Recorded information =>
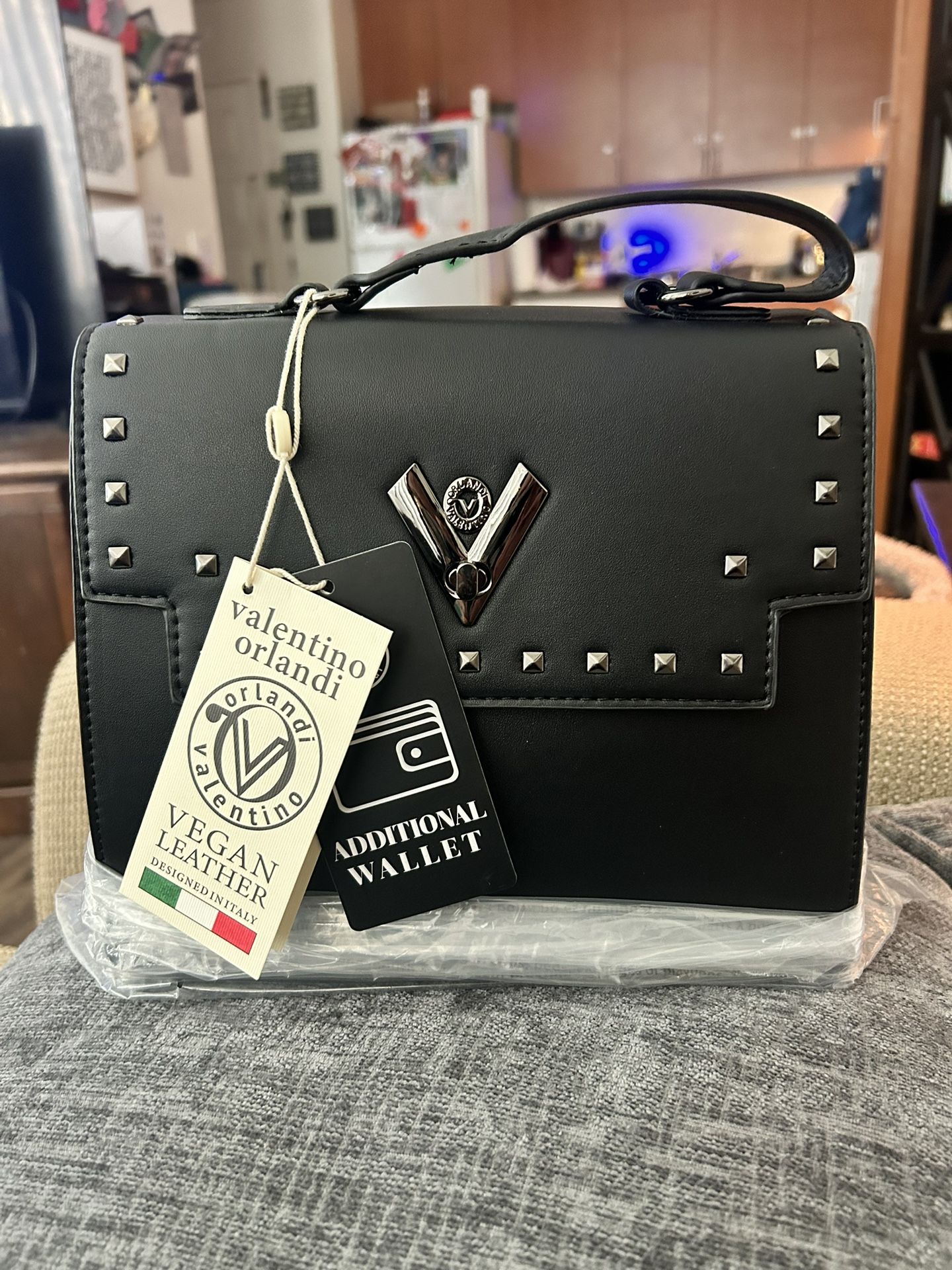Valentino  $40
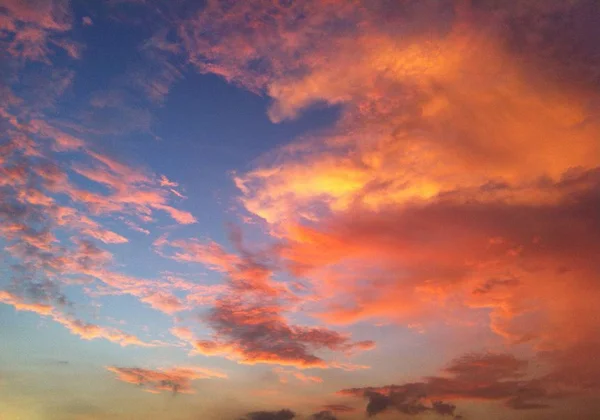 Прекрасний знімок блакитного неба з помаранчевими хмарами — стокове фото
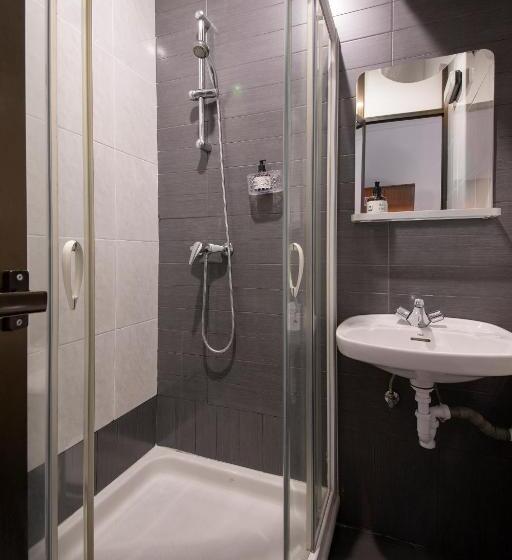 اتاق استاندارد, Kontxa Guesthouse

Problem to solve =>
An exact copy of the listing is required, with every image removed.

Task result =>
Valentino  $40
 Прекрасний знімок блакитного неба з помаранчевими хмарами — стокове фото
 اتاق استاندارد, Kontxa Guesthouse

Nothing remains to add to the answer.